§ **Texte source**:
┌──
Analyse des spécialistes / Intercommunalité

Retour sur l’inconstitutionnalité de l’intégration d’office d’une commune dans un EPCI

Publié le 24 juillet 2014 à 7h44 - par

Le débat ouvert sur le redécoupage du maillage territorial est l’occasion de revenir sur la décision du Conseil constitutionnel du 25 avril 2014. L’article L. 5210-1-2 du Code général des collectivités territoriales, déclaré contraire à la Constitution par cette décision, permettait au préfet le rattachement autoritaire d’une commune à un EPCI à fiscalité propre. Elle a été déclarée inconstitutionnelle, en raison de l’atteinte, disproportionnée, portée à la libre administration des collectivités territoriales.

Retour sur l'inconstitutionnalité de l'intégration d'office d'une commune dans un EPCI
Jean-Baptiste Dubrulle avocat du cabinet Bignon LebrayJean-Baptiste DUBRULLE

 

1. Un dispositif en faveur d’une rationalisation du niveau intercommunal

La loi de réforme des collectivités territoriales, adoptée le 16 décembre 2010, avait consacré une large partie de ses développements à l’intercommunalité. L’article 38 de la loi créait un article L. 5210-1-2 du Code général des collectivités territoriales, selon lequel à défaut d’accord de l’EPCI, le préfet pouvait décider de mettre en œuvre son projet de périmètre intercommunal. Le préfet disposait ainsi d’une procédure de rattachement d’office d’une commune à un EPCI à fiscalité propre, dans le cas où cette commune n’appartenait à aucun établissement de cette nature, ou constituait, au sein du périmètre de l’EPCI existant, une enclave, ou une discontinuité territoriale.

Le préfet devait alors soumettre pour accord le projet de périmètre à l’organe délibérant de l’EPCI d’accueil et, pour avis, à la commission départementale de coopération intercommunale. En cas de désaccord de l’organe délibérant de l’établissement public, le préfet pouvait alors rattacher la commune conformément à son projet, sauf si la commission départementale se prononçait, à la majorité des deux tiers de ses membres, en faveur d’un autre projet de rattachement à un établissement public de coopération intercommunale à fiscalité propre limitrophe de la commune concernée. Dans cette hypothèse, le préfet de département pouvait mettre en œuvre le projet de rattachement proposé par la commission.

Ainsi, depuis le 1er juin 2013, date d’entrée en vigueur du dispositif, les communes isolées ou en discontinuité territoriale, pouvaient être incluses, par simple arrêté préfectoral, au sein d’un EPCI à fiscalité propre.
└──
Données enregistrées:
┌──
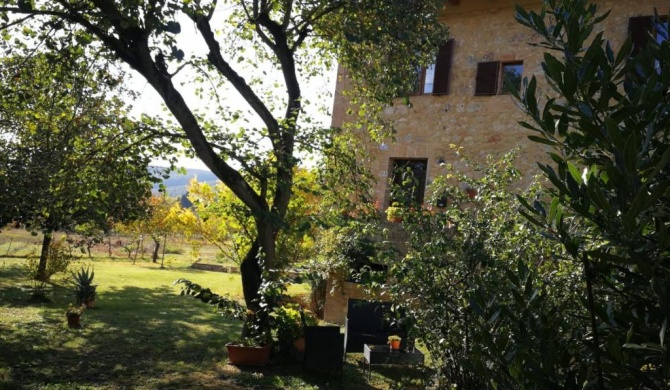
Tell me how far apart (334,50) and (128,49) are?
3.29 m

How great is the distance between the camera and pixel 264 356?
7.13 meters

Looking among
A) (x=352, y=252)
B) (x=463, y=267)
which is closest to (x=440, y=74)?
(x=352, y=252)

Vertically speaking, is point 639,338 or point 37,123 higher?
point 37,123

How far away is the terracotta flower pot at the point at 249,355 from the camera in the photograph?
23.2 ft

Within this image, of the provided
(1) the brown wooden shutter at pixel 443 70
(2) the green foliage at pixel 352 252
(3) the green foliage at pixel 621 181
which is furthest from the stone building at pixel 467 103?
(3) the green foliage at pixel 621 181

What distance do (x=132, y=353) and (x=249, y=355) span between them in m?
2.03

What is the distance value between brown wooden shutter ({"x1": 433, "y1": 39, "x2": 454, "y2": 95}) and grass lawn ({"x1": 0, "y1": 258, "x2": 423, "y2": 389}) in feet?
20.9

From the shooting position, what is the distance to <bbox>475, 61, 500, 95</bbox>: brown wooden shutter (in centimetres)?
1123

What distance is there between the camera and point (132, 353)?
7879 millimetres

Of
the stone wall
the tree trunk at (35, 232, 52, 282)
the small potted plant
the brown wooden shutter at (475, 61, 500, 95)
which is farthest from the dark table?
the tree trunk at (35, 232, 52, 282)

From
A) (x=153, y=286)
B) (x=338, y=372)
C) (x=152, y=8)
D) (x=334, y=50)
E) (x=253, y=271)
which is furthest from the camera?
(x=153, y=286)

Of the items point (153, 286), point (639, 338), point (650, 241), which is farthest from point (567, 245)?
point (153, 286)

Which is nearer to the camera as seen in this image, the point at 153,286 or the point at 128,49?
the point at 128,49

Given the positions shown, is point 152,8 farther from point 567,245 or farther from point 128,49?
point 567,245
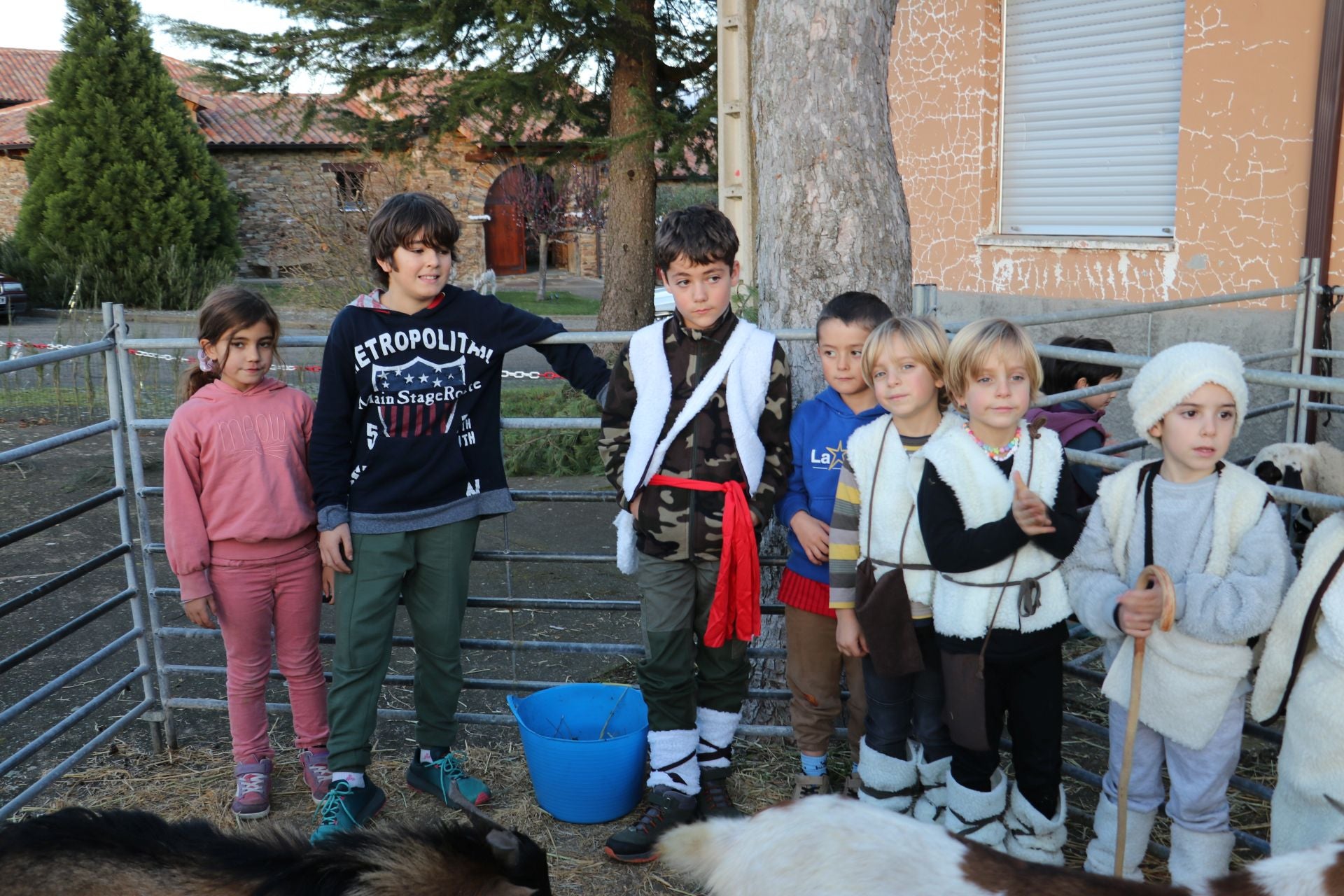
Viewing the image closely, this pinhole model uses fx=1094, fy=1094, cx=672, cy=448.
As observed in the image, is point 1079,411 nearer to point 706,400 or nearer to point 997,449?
point 997,449

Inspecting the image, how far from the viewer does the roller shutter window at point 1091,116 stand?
802 cm

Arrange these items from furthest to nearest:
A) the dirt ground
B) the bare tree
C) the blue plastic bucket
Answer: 1. the bare tree
2. the dirt ground
3. the blue plastic bucket

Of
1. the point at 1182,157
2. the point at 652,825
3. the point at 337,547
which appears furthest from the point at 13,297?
the point at 652,825

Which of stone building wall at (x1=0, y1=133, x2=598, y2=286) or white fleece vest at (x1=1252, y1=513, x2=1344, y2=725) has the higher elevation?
stone building wall at (x1=0, y1=133, x2=598, y2=286)

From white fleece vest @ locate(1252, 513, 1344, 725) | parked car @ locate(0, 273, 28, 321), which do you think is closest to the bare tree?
parked car @ locate(0, 273, 28, 321)

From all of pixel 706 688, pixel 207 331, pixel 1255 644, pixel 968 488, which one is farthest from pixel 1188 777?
pixel 207 331

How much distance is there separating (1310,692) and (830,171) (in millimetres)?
2366

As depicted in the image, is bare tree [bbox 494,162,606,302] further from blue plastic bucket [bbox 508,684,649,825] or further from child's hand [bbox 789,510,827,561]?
child's hand [bbox 789,510,827,561]

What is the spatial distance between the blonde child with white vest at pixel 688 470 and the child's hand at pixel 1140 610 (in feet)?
3.61

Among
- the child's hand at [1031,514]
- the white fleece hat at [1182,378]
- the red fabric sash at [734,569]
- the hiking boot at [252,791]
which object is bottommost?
the hiking boot at [252,791]

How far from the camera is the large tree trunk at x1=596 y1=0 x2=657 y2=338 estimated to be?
11.9 m

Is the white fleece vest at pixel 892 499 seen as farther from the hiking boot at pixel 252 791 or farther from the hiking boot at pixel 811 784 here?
the hiking boot at pixel 252 791

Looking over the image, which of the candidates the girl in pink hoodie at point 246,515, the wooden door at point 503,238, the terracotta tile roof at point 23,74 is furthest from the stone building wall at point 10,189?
the girl in pink hoodie at point 246,515

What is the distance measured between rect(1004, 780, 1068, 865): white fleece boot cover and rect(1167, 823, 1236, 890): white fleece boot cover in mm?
300
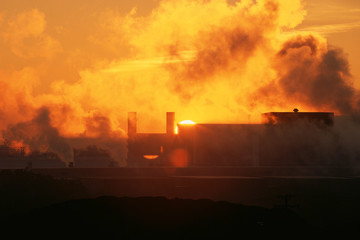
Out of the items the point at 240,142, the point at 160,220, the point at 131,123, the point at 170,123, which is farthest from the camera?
the point at 131,123

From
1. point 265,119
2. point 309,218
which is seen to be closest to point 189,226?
point 309,218

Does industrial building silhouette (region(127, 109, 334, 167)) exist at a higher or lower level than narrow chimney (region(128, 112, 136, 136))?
lower

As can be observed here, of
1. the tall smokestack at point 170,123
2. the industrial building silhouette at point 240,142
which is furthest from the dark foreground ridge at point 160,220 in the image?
the tall smokestack at point 170,123

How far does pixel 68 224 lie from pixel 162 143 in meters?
69.8

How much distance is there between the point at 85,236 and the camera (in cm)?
2630

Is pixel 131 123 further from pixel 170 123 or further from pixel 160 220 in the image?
pixel 160 220

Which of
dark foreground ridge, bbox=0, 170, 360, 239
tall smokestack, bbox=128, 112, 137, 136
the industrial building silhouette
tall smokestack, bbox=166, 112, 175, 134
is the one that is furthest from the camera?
tall smokestack, bbox=128, 112, 137, 136

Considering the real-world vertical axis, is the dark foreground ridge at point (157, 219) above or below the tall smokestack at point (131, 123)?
below

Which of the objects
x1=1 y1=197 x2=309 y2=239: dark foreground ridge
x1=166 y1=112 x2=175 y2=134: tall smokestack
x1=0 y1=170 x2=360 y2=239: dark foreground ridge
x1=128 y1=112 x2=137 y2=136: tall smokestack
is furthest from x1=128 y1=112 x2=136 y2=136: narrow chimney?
x1=1 y1=197 x2=309 y2=239: dark foreground ridge

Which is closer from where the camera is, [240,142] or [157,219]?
[157,219]

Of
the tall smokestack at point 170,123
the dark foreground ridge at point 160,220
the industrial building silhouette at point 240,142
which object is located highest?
the tall smokestack at point 170,123

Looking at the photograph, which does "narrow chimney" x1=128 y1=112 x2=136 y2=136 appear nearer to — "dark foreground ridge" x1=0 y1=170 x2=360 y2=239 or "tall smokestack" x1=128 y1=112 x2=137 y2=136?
"tall smokestack" x1=128 y1=112 x2=137 y2=136

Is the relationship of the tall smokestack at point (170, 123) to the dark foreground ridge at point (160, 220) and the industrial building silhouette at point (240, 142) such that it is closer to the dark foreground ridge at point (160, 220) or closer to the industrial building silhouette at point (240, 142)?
the industrial building silhouette at point (240, 142)

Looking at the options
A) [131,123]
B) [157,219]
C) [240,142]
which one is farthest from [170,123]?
[157,219]
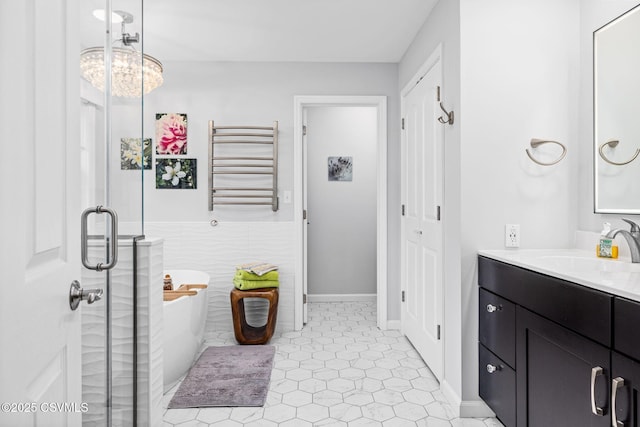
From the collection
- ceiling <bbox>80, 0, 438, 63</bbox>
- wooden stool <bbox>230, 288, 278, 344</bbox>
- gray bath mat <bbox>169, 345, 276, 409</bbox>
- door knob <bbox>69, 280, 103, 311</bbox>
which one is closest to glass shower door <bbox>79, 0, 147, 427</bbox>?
door knob <bbox>69, 280, 103, 311</bbox>

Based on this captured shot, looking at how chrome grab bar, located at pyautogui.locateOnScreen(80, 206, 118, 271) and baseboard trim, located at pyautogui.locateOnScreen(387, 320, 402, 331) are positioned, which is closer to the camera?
chrome grab bar, located at pyautogui.locateOnScreen(80, 206, 118, 271)

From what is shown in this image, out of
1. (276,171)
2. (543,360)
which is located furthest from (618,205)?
(276,171)

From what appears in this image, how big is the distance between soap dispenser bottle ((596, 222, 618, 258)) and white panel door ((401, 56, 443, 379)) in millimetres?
845

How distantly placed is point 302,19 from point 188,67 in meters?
1.39

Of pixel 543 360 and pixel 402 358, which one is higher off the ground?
pixel 543 360

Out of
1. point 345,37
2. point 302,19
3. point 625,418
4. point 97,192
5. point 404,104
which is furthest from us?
point 404,104

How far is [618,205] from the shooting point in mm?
1918

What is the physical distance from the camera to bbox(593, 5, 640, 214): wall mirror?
1824mm

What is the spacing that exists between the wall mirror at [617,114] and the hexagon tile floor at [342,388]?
52.3 inches

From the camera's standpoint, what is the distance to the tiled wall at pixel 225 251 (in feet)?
12.3

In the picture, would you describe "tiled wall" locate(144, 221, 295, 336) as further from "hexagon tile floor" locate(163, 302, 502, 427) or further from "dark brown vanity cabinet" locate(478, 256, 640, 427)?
"dark brown vanity cabinet" locate(478, 256, 640, 427)

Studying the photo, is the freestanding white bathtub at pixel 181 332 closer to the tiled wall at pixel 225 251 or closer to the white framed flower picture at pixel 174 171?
the tiled wall at pixel 225 251

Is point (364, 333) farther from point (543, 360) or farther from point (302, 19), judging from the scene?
point (302, 19)

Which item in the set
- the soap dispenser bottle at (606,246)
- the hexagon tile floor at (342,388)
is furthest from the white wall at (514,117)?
the hexagon tile floor at (342,388)
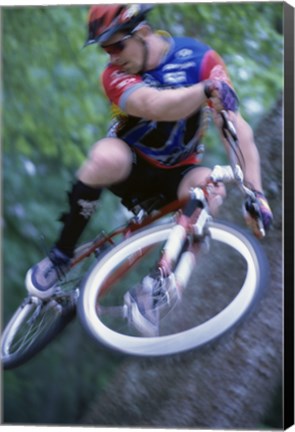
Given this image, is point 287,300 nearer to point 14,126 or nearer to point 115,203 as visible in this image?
point 115,203

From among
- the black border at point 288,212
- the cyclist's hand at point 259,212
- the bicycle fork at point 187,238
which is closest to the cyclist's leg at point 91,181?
the bicycle fork at point 187,238

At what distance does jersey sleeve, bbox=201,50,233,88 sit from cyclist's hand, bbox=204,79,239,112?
0.02m

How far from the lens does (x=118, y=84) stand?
557 cm

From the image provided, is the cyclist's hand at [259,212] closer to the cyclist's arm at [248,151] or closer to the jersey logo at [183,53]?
the cyclist's arm at [248,151]

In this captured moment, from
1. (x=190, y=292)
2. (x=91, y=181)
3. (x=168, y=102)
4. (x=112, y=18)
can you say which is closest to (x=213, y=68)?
(x=168, y=102)

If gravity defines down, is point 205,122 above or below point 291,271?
above

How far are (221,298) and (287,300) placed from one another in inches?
12.0

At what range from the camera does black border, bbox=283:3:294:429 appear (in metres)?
5.47

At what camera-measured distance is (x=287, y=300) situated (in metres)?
5.47

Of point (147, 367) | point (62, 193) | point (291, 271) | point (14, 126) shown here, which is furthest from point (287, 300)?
point (14, 126)

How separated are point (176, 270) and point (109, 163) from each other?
57 cm

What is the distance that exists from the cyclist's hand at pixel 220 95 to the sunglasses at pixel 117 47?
1.35 feet

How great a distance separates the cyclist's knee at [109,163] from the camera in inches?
221

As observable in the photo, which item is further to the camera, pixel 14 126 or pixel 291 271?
pixel 14 126
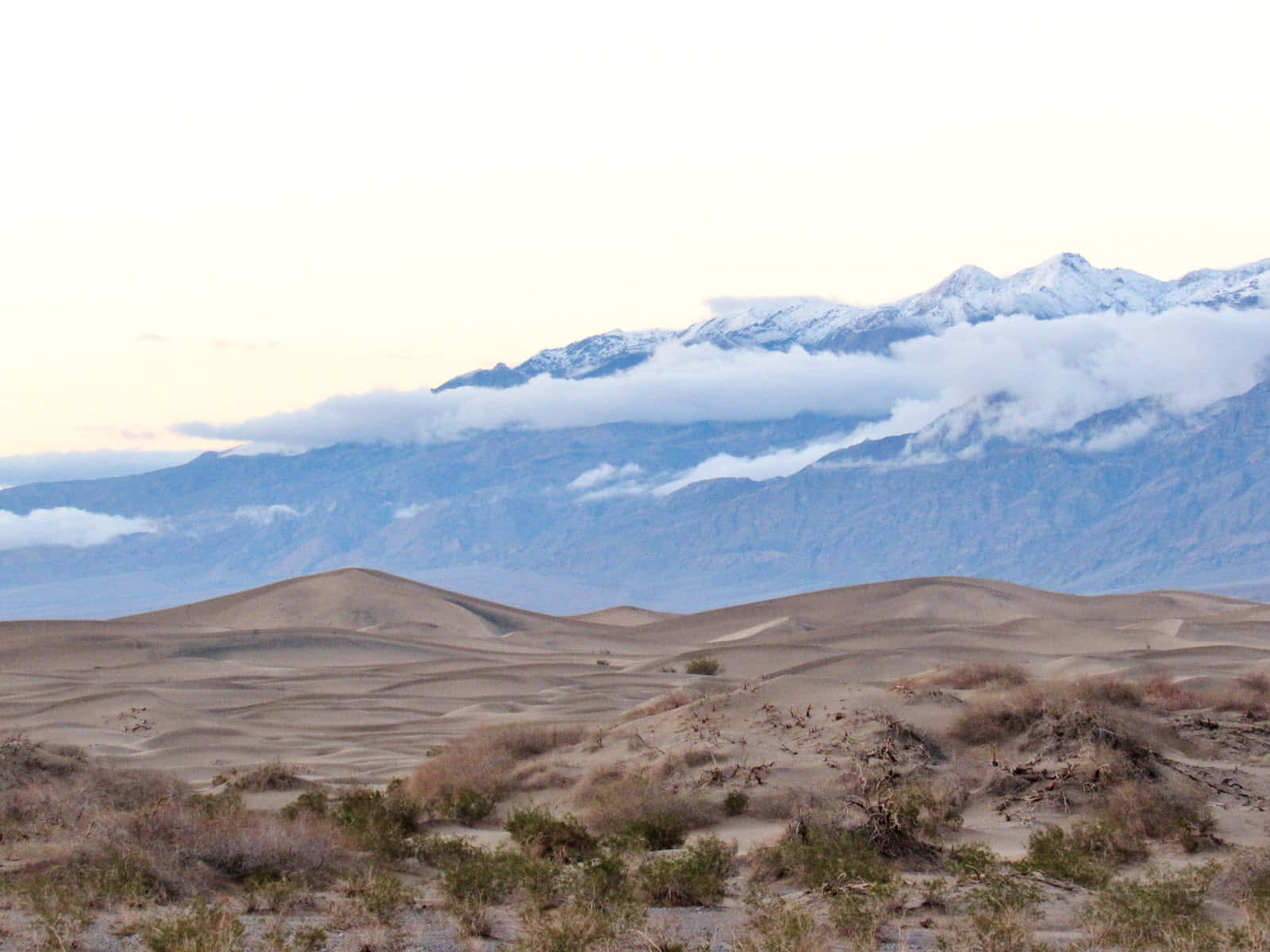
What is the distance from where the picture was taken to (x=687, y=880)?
15820 mm

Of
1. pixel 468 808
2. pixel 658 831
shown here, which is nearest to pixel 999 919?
pixel 658 831

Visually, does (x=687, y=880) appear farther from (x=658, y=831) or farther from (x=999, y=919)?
(x=658, y=831)

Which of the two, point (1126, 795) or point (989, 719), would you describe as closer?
point (1126, 795)

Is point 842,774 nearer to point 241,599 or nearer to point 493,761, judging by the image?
point 493,761

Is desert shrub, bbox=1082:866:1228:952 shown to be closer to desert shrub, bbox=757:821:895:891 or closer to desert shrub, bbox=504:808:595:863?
desert shrub, bbox=757:821:895:891

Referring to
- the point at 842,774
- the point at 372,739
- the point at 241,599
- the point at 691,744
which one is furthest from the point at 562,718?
the point at 241,599

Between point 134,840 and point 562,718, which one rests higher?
point 134,840

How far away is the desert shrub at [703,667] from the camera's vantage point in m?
64.4

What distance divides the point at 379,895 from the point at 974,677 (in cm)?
2182

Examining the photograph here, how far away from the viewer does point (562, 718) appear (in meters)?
44.5

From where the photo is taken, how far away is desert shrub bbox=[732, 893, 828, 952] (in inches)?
488

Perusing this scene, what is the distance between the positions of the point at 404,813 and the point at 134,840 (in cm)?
577

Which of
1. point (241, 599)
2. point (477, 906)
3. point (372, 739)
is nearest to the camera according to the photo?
point (477, 906)

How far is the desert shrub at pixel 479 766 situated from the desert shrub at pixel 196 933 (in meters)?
10.6
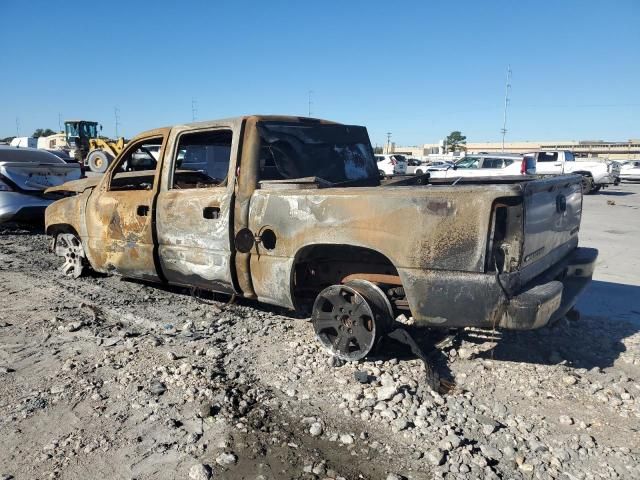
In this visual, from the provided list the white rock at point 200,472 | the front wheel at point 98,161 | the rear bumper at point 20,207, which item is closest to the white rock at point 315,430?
the white rock at point 200,472

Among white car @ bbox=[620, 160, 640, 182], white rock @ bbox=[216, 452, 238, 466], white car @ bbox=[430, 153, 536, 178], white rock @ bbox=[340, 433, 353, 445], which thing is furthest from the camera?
white car @ bbox=[620, 160, 640, 182]

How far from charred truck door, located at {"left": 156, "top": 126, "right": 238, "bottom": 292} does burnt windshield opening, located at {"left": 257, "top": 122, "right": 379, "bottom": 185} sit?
12.4 inches

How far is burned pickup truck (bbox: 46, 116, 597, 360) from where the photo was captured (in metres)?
3.02

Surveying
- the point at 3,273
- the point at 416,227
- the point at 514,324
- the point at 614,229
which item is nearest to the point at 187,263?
the point at 416,227

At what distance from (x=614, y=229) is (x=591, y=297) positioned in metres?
6.38

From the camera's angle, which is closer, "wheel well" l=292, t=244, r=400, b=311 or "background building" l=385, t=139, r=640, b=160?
"wheel well" l=292, t=244, r=400, b=311

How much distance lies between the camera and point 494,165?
19.6 metres

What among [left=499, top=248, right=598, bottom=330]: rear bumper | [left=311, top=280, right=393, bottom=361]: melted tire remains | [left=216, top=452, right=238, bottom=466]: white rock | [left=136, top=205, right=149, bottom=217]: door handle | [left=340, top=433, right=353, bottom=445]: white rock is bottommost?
[left=340, top=433, right=353, bottom=445]: white rock

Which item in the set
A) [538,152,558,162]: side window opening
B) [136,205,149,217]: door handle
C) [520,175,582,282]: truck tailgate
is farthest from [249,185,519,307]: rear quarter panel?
[538,152,558,162]: side window opening

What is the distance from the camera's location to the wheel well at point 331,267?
367 centimetres

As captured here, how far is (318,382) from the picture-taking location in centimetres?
342

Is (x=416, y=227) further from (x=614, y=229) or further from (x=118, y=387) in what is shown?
(x=614, y=229)

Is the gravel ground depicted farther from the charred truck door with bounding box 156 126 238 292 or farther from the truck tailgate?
the truck tailgate

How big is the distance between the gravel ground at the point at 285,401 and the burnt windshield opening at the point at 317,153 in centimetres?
140
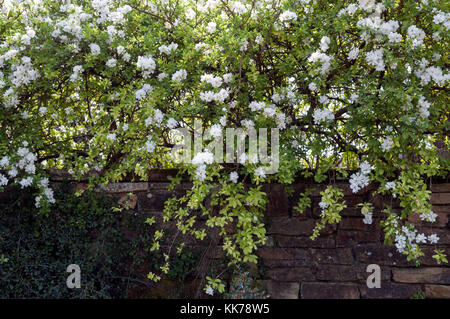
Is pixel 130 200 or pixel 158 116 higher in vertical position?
pixel 158 116

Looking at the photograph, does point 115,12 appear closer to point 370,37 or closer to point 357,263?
point 370,37

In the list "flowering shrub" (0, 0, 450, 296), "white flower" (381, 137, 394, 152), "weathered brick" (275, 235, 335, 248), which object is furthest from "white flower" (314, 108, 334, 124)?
"weathered brick" (275, 235, 335, 248)

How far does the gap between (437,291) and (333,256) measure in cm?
71

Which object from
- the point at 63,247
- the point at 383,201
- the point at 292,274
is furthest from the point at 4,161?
the point at 383,201

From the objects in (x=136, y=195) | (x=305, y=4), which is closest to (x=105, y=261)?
(x=136, y=195)

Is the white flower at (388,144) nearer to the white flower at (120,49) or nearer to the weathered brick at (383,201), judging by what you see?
the weathered brick at (383,201)

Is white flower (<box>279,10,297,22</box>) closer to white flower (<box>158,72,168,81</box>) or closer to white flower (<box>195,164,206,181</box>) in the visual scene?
white flower (<box>158,72,168,81</box>)

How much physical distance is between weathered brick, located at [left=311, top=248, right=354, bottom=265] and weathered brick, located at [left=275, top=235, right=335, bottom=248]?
0.13 ft

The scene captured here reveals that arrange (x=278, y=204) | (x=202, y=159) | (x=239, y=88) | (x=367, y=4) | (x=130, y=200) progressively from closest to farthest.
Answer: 1. (x=202, y=159)
2. (x=367, y=4)
3. (x=239, y=88)
4. (x=278, y=204)
5. (x=130, y=200)

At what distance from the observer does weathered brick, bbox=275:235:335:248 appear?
2783 mm

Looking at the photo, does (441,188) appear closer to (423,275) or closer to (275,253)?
(423,275)

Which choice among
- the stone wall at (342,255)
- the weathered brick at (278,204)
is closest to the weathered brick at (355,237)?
the stone wall at (342,255)

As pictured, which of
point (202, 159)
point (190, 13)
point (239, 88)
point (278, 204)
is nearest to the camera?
point (202, 159)

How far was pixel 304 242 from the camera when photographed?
2803 millimetres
└──
§ **Vos tâches**:
• A. D'après le texte sur l'intégration d'office d'une commune dans un EPCI, à quelle date le dispositif de rattachement d'office est-il entré en vigueur ?
• B. Relevez chaque ligne des enregistrements qui contient le mot "soap", en respectant la casse.

§ **Corrigé des exercices**:
• A. Le 1er juin 2013.

• B.
From what appears in this image, how big is the distance between soap dispenser bottle ((596, 222, 618, 258)) and white panel door ((401, 56, 443, 379)) in millimetres?
- the soap dispenser bottle at (606,246)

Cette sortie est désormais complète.